[What is expected]
Can you copy the lines from the one that contains "In the image, which" through the end of the material below, exactly and with nothing else?

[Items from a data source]
________________
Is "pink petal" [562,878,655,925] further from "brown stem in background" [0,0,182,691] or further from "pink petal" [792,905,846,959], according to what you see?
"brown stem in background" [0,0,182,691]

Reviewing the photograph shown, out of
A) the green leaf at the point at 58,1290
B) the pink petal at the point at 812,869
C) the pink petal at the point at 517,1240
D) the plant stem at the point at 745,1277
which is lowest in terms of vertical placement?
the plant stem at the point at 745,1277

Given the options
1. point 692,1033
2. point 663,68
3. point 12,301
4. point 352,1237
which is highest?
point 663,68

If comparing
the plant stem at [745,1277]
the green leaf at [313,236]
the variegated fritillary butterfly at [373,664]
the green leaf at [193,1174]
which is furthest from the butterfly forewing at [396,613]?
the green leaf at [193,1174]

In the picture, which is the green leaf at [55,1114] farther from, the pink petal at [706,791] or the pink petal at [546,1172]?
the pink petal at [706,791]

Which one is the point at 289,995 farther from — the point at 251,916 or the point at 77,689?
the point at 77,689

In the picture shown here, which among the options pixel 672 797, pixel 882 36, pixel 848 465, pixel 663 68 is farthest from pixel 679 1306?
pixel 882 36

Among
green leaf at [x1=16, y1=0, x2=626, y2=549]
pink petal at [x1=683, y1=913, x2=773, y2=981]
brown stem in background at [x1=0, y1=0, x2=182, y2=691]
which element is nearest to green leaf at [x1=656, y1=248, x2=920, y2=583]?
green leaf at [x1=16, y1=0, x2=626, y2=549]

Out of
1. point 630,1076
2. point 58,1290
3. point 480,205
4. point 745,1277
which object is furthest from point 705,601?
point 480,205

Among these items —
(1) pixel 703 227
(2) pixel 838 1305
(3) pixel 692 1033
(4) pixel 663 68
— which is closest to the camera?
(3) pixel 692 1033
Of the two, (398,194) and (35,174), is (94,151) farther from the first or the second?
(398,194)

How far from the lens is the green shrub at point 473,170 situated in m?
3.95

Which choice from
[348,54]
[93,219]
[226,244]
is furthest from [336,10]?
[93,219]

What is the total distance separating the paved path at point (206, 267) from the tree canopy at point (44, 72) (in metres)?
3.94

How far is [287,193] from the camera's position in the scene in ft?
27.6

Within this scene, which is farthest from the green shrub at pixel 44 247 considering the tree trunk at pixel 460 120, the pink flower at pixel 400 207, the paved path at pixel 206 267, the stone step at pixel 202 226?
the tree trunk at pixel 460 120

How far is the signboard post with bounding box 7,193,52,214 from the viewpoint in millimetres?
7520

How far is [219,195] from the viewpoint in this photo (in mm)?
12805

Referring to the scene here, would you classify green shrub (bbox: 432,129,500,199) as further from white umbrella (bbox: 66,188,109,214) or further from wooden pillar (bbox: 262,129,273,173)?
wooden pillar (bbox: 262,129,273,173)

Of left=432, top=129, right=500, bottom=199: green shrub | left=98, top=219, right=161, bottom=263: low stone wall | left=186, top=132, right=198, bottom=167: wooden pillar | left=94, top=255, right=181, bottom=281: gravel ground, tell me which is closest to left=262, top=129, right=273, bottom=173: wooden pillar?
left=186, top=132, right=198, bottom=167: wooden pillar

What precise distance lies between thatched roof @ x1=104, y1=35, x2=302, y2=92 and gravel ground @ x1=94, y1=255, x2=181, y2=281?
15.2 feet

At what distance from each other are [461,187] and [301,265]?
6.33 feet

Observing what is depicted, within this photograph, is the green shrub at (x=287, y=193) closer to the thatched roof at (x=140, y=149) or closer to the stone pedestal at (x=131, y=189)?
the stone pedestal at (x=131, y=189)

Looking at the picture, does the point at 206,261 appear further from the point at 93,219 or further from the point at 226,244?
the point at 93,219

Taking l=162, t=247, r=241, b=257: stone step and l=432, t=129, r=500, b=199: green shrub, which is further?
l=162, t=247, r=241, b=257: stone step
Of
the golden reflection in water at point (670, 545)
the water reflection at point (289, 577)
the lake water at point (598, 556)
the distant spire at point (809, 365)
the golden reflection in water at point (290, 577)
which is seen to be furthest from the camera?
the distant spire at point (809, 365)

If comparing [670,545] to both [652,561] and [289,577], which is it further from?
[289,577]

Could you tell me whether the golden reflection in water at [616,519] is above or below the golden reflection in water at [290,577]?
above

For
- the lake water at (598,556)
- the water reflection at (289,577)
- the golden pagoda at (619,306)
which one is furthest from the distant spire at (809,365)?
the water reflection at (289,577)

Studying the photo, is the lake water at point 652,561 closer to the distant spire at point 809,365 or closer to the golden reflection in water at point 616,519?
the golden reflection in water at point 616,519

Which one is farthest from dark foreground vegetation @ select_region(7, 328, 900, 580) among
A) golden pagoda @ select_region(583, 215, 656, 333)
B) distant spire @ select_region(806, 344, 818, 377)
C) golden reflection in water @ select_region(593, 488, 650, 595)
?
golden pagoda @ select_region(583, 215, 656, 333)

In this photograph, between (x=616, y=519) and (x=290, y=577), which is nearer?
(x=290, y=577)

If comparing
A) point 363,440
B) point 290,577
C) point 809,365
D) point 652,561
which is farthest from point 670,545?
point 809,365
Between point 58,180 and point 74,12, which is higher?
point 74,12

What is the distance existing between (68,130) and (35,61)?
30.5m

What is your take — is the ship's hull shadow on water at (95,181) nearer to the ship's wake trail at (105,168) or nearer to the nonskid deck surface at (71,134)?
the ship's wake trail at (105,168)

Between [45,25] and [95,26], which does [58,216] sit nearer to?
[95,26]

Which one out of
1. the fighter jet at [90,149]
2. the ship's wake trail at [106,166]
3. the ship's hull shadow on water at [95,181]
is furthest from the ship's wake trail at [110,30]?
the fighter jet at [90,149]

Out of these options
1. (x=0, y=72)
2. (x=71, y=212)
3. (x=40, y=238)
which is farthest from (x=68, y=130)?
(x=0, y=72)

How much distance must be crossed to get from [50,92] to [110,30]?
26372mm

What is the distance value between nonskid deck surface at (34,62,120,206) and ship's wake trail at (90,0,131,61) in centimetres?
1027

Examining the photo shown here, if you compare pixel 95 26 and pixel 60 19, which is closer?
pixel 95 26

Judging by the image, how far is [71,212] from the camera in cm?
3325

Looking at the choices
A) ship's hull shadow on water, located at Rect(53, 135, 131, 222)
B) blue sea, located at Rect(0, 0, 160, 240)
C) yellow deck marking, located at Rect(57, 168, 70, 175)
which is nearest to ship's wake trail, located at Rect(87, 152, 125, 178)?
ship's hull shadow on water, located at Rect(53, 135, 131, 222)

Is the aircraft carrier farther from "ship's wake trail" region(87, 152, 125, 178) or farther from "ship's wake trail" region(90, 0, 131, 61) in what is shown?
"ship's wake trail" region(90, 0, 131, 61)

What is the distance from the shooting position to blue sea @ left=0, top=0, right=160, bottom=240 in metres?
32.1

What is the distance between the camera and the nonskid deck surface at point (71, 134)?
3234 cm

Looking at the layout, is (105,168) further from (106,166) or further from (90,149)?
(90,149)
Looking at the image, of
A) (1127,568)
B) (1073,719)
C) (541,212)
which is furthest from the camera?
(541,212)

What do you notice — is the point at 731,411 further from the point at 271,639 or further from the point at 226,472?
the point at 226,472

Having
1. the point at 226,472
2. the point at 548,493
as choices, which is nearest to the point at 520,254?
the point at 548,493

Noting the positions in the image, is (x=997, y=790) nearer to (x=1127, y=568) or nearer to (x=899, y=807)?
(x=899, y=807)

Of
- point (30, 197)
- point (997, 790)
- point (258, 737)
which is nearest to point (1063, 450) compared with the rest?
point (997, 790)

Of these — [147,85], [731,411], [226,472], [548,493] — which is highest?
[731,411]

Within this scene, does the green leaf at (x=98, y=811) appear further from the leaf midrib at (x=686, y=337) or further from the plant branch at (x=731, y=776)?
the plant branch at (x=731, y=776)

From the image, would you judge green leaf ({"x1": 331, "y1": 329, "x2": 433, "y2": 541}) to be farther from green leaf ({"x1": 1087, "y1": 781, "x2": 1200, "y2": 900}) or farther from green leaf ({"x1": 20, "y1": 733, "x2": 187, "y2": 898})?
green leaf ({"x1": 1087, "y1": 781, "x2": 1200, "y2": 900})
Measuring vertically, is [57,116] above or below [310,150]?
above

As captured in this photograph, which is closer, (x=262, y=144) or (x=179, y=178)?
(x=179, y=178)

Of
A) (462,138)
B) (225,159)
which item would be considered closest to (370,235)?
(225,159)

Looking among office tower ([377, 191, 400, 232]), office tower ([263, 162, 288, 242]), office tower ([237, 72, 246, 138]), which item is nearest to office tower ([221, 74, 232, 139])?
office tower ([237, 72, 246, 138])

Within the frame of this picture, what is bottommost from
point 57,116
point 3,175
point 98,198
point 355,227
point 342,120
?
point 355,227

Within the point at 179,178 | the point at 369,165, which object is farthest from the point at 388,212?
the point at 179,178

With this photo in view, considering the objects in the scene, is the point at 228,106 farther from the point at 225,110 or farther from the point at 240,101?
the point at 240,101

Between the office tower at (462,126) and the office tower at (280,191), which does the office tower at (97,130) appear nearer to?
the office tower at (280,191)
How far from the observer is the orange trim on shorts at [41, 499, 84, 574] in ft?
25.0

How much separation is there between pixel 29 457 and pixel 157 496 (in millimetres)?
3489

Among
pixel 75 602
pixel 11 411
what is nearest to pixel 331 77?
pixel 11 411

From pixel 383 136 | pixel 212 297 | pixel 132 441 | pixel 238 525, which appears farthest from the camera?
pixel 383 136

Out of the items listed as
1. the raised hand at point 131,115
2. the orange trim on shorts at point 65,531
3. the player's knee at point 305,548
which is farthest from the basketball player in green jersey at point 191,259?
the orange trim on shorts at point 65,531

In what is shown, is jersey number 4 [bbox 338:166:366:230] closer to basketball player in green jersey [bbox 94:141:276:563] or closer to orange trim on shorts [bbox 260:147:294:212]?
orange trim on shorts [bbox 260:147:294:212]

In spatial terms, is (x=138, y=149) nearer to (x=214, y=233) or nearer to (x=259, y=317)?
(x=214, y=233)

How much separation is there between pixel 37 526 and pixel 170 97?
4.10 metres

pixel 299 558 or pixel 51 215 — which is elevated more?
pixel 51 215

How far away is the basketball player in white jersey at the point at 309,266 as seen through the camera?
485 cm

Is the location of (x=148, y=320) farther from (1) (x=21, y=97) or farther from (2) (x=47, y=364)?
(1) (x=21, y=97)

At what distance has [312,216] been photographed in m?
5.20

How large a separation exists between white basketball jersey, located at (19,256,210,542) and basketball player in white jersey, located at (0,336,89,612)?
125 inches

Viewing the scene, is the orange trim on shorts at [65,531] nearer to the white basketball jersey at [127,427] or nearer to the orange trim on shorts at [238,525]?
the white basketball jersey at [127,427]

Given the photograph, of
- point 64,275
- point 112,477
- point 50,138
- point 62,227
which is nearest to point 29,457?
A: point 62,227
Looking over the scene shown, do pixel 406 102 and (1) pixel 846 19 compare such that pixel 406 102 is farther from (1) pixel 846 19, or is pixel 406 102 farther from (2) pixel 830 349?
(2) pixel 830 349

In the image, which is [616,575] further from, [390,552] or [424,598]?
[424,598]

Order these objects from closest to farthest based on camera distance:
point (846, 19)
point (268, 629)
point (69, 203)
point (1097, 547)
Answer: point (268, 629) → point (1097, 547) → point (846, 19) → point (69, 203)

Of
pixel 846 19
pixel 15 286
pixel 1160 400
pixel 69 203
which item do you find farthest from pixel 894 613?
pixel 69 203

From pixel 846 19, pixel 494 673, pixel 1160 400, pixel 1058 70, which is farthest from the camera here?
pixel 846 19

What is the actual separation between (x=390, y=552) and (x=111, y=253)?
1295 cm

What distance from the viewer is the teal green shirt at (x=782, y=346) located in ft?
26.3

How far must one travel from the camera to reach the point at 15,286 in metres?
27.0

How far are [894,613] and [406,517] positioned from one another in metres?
________________
[Response to this exercise]
In the image, which is [616,575] further from, [390,552] or [424,598]?
[424,598]

Order these objects from closest to farthest based on camera distance:
point (846, 19)
point (268, 629)
point (69, 203)
point (1097, 547)
Answer: point (268, 629) → point (1097, 547) → point (846, 19) → point (69, 203)

Of
pixel 846 19
pixel 15 286
pixel 1160 400
pixel 69 203
which item do you find farthest from pixel 894 613?
pixel 69 203

From pixel 846 19, pixel 494 673, pixel 1160 400, pixel 1058 70, which is farthest from the camera here?
pixel 846 19

What is the actual separation between (x=390, y=552) and (x=111, y=253)?
1295 cm

What distance from the viewer is the teal green shirt at (x=782, y=346) located in ft?
26.3

How far must one travel from the camera to reach the point at 15,286 in metres?
27.0

How far are [894,613] and [406,517] positioned from one another in metres?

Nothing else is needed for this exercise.